Del norte y del sur

José Vicente Astorga
JOSÉ VICENTE ASTORGA

Los descendientes de aquellos sans-culottes que tomaron la Bastilla se han puesto chalecos amarillos y virales. Reinan sobre el fuego y varios muertos. No buscan cambiar la historia ni una playa bajo el asfalto de diciembre sino más piedras contra la subida del gasóil. La descarbonización a escote del país después de que el Gobierno Macron rebajara el impuesto de Patrimonio a los más pudientes es sólo parte de las causas de este peaje violento que pone a turistas en fuga entre el humo negro de las barricadas, un cóctel sin tregua a la vista ni oposición política con la que sentarse a hablar. La dulce Francia se avinagra y no da para dique de contención ante un movimiento espontáneo de agitadores sin fichar con estudiantes calentando en la banda. Macron ha tenido que renunciar a ser la Mona Lisa imperturbable de los primeros días porque el lepenismo, más que los transportistas, ve en cada adoquín parisino el proyecto de escombrera perfecta en la que ya reposan inertes centrismos y socialismos patrios. El espejo francés del descontento incendiario vale aquí para algunos como aperitivo callejero contra los resultados de Vox en el Parlamento andaluz. Los comandos pirómanos como defensa de la esencia democrática esperan la validación cómplice de la mayoría, esa vista gorda indulgente a los escraches de la supuesta izquierda que dan alas a la solución ultra. La democracia se ha vuelto tan emocional, reconvertida en estado de cabreo transversal que convierte urnas en megáfonos con muchos vatios y escasas ideas. Doce hombres y mujeres esperan coger el suyo en el escaño.

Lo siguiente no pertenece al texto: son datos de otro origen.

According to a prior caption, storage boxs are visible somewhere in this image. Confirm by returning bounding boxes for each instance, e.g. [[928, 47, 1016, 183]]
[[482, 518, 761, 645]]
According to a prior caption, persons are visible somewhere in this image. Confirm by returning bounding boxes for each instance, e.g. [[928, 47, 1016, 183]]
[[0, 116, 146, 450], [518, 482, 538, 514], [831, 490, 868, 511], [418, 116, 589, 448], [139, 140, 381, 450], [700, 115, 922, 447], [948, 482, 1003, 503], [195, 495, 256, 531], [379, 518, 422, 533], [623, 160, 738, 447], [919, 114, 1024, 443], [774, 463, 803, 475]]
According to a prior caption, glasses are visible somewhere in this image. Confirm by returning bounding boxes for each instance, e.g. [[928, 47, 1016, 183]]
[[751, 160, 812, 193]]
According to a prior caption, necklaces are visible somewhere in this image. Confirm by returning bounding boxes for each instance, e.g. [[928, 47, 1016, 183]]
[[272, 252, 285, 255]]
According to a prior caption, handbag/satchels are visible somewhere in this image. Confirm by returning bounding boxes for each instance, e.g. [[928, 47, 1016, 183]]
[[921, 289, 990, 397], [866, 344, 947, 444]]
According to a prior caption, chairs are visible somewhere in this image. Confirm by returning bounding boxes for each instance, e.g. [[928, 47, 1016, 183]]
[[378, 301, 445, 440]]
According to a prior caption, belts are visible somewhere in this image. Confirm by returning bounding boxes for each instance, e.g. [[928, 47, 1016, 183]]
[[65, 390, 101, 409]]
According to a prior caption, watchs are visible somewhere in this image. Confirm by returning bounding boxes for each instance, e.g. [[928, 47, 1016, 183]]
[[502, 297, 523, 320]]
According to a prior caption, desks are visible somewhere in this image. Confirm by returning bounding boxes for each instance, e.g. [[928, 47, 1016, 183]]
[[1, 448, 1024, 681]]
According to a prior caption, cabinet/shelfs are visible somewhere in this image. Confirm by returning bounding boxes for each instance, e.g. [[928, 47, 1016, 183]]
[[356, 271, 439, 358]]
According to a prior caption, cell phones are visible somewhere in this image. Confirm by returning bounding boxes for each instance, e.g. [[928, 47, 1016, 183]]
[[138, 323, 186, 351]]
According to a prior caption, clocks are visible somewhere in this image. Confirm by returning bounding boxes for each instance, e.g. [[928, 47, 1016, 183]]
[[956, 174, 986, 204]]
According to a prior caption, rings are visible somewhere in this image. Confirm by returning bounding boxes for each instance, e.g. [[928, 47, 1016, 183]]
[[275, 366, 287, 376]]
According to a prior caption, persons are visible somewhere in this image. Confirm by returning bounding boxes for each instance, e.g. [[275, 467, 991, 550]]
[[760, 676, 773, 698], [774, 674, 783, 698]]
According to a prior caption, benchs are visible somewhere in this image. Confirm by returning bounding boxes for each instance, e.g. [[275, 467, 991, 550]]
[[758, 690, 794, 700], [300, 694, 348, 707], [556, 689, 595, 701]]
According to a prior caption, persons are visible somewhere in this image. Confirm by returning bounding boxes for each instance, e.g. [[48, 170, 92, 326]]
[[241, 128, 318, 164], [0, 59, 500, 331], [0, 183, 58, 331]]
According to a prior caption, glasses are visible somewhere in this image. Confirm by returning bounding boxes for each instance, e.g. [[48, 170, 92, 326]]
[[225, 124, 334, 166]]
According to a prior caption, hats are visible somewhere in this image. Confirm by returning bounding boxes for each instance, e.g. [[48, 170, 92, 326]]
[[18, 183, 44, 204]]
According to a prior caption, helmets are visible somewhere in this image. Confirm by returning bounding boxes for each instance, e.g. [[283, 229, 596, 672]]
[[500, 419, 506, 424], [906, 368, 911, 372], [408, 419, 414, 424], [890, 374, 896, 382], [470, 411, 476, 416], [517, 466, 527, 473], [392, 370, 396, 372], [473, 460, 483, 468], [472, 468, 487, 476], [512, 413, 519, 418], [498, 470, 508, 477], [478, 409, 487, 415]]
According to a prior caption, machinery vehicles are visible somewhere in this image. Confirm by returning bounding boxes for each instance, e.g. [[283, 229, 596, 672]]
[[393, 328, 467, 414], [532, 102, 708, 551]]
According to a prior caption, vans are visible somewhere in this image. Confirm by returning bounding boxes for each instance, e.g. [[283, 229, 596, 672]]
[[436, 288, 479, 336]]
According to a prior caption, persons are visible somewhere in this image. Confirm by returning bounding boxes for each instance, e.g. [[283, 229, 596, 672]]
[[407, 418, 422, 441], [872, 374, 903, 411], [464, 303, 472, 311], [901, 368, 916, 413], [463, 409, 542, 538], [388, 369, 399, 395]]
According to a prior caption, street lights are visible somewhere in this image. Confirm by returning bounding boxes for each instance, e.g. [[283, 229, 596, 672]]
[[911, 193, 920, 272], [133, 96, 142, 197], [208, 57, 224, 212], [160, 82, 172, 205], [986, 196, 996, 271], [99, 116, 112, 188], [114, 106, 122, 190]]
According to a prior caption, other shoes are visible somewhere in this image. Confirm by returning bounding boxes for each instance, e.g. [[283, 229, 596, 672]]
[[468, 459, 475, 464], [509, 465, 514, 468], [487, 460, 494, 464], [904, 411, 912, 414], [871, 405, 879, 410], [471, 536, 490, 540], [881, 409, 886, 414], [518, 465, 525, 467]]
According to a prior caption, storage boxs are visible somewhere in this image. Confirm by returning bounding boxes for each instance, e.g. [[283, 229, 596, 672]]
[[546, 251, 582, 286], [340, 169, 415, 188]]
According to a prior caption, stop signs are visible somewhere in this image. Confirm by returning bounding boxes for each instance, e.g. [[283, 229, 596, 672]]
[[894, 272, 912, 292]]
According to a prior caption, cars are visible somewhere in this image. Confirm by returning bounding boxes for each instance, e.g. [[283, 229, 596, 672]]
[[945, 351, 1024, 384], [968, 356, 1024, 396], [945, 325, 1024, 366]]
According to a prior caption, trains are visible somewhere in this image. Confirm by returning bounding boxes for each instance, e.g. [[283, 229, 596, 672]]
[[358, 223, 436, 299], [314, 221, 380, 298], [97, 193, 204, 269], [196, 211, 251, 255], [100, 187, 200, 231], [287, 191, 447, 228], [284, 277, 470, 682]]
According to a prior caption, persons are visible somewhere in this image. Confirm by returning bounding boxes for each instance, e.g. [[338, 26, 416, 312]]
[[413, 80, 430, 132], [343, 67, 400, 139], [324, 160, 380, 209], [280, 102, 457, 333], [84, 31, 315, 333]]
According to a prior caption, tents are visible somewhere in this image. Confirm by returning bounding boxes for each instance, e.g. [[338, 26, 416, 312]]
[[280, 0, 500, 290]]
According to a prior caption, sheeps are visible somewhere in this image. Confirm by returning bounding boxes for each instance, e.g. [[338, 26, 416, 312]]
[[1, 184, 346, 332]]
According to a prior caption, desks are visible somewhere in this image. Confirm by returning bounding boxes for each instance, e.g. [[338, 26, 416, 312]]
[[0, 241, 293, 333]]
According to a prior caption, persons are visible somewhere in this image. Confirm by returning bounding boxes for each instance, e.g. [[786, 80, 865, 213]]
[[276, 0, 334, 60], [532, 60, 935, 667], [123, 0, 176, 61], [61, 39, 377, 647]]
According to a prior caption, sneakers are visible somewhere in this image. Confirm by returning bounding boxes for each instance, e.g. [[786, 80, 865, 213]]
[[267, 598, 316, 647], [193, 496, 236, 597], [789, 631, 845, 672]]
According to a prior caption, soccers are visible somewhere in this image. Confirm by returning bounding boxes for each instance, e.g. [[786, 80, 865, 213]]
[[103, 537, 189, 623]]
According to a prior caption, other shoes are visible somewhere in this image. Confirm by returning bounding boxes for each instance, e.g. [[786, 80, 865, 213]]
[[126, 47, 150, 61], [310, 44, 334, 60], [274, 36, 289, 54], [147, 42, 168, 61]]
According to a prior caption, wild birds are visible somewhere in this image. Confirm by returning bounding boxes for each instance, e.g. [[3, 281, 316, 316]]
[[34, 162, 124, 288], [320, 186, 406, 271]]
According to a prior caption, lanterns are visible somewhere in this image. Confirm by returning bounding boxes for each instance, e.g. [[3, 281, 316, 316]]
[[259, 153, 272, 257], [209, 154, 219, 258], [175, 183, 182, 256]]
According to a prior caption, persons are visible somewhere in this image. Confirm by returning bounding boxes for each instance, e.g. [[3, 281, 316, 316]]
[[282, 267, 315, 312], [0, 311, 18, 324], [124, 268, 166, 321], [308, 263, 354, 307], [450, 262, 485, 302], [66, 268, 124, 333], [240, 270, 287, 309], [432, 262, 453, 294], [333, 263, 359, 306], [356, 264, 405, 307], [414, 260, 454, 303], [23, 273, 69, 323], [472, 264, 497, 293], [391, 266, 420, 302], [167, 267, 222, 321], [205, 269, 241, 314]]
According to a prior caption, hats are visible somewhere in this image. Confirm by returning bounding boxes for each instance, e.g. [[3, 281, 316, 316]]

La Constitución que quieren quebrar les da todo el derecho a ser incluso esa bisagra casposa de la nueva era política. El maremoto populista ha llegado por el sur que mira al París incendiado. Lo hace tarifando desde la sorpresa hacia la primavera electoral. Don Pelayo es ahora el que remonta desde Al Andalus en busca de infieles demócratas y de la cabeza de Sánchez.

La historia se ha acelerado y Susana Boabdil llora su reino perdido. Los suyos recogen papeles y fotos familiares en esos despachos donde los recién llegados no imaginan alfombra sin escándalo. Vox habla de Reconquista, pero sin poner la palabra en el retrovisor de siglos a sangre y fuego que no dejaron sarraceno entre nosotros. Vox está de cruzada y guarda la esencia del grial populista, pero por ahora sólo ofrece una pócima envenenada -mitad varón dandy mitad masaje Floid- para ese pacto con el que saltar hacia lo muy viejo, un Nodo digital sin feministas, sin autonomías, sin maricones, un patriarcado comme il faut... Abascal, un Cid para el mejor postor de la derecha andaluza -polvo, sudor y smith& wesson- cabalga y hace parada en Sevilla semanas después de que Casado cantara la gesta colombina. La épica es un arma cargada de pasado a veces no tan lejano glorioso ni terminado de pasar. Aznar gana después de ser un muerto bien vivo.